Sobre esta capa ética se apoya un armazón normativo cada vez más claro. El RGPD sigue siendo la columna vertebral: define principios, bases jurídicas y derechos de las personas para cualquier tratamiento de datos personales en la Unión Europea. A partir de ahí se articulan normas horizontales como la Data Governance Act, que regula la reutilización de datos sometidos a derechos de terceros y crea la figura de intermediarios de datos como terceros de confianza, y la Data Act, que impulsa un acceso más justo a los datos generados por productos y servicios conectados.

En el ámbito sanitario, el futuro Espacio Europeo de Datos Sanitarios actúa como una norma sectorial que aterriza estos principios generales. Establece reglas específicas para el uso primario y secundario de los datos de salud, exige entornos de procesamiento seguros y crea organismos de acceso a datos que autorizan y supervisan las solicitudes de reutilización. Para un proyecto sociosanitario esto se traduce en una doble exigencia: cumplir simultáneamente con el RGPD y con las condiciones adicionales del EHDS, respetando siempre la finalidad original del dato y los derechos de pacientes y personas usuarias de servicios sociales.

El papel de los proyectos sociosanitarios para SEDIA

Los proyectos sociosanitarios impulsados en el marco de la SEDIA y la Dirección General del Dato son el lugar donde este marco ético‑jurídico deja de ser un documento y se convierte en infraestructuras, procesos y servicios reales para la ciudadanía. Iniciativas como el Espacio Nacional de Datos de Salud, concebidas como ecosistemas interoperables que conectan nodos autonómicos con un nodo central, demuestran que es posible compartir grandes volúmenes de datos bajo estrictos estándares de seguridad para mejorar la investigación, la vigilancia en salud pública y la evaluación de servicios.

Un proyecto sociosanitario bien diseñado añade, además, una capa diferencial: integra datos sanitarios y sociales, incorpora a comunidades autónomas, servicios de salud, sistemas de servicios sociales y agentes del territorio, y aplica técnicas avanzadas de analítica e inteligencia artificial sin renunciar a la soberanía del dato. De esta manera, no solo se alinean las políticas nacionales con el futuro Espacio Europeo de Datos Sanitarios, sino que se genera un “laboratorio vivo” donde probar nuevos modelos de gobernanza, participación de pacientes y diseño de servicios centrados en personas mayores, personas con dependencia o colectivos vulnerables.

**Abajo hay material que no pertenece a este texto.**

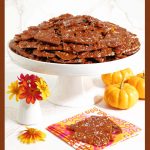 Vertical photo of Sea Salted Pumpkin Pecan Brittle on a white pedestal plate surrounded by mini pumpkins and zinnia flowers.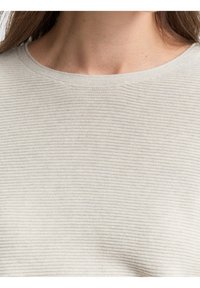 Gros plan d'une personne portant un haut côtelé beige clair à col rond, montrant le décolleté et le haut de la poitrine avec de longs cheveux bruns visibles.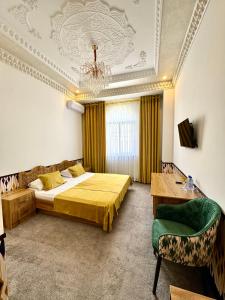 Ένα ή περισσότερα κρεβάτια σε δωμάτιο στο Khurjin Boutique Hotel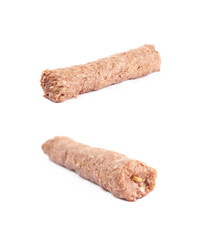 Raw kebab meat on a stick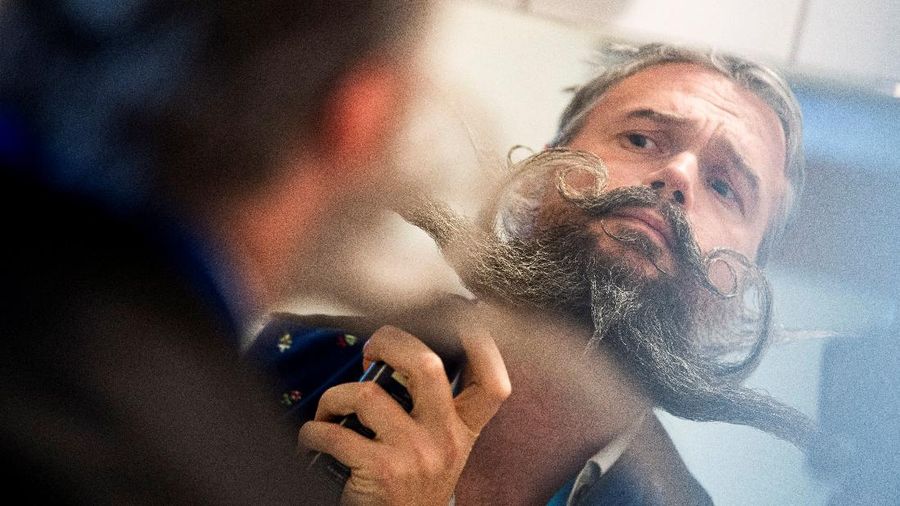 Participant Norbert Dopf from Austria arrives for the German Moustache and Beard Championships 2021 at Pullman City Western Theme Park in Eging am See, Germany, October 23, 2021. REUTERS/Lukas Barth     TPX IMAGES OF THE DAY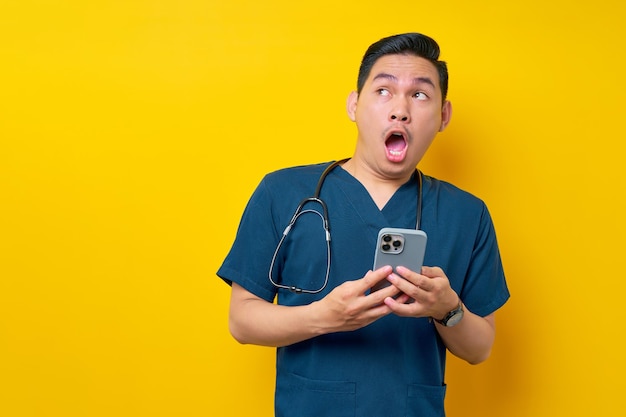 Surprised young asian male doctor or nurse wearing blue uniform with open mouth and holding mobile phone while looking aside isolated on yellow background healthcare medicine concept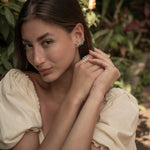 Woman adjusting her turquoise climber earrings with a natural background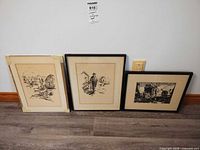 Wide shot showing all three framed artworks side by side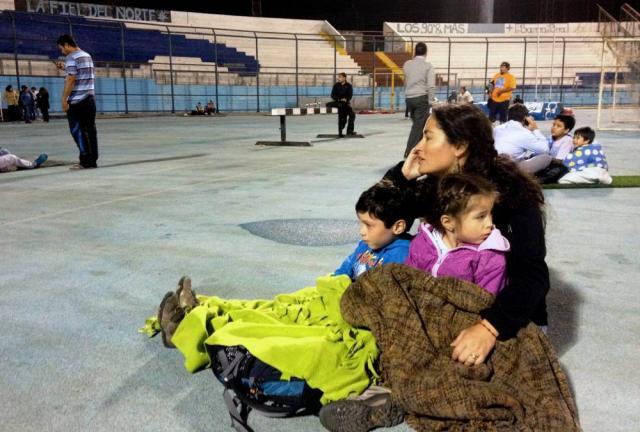 Locals take refuge at the city stadium following a tsunami alert after a powerful 8.0-magnitude earthquake hit off Chile’s Pacific coast, on April 1, 2014 in Iquique. Locals take refuge at the city stadium following a tsunami alert after a powerful 8.0-magnitude earthquake hit off Chile’s Pacific coast, on April 1, 2014 in Iquique.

En Zaindata creemos que el reto no es únicamente tecnológico. El verdadero salto está en construir espacios de datos sociosanitarios que la ciudadanía perciba como legítimos, necesarios y justos, porque ve reflejados en ellos sus derechos, sus valores y una mejora tangible en su bienestar. Acompañar a la SEDIA en esta transición significa trabajar a la vez sobre la arquitectura técnica, las reglas de juego y, sobre todo, sobre la confianza.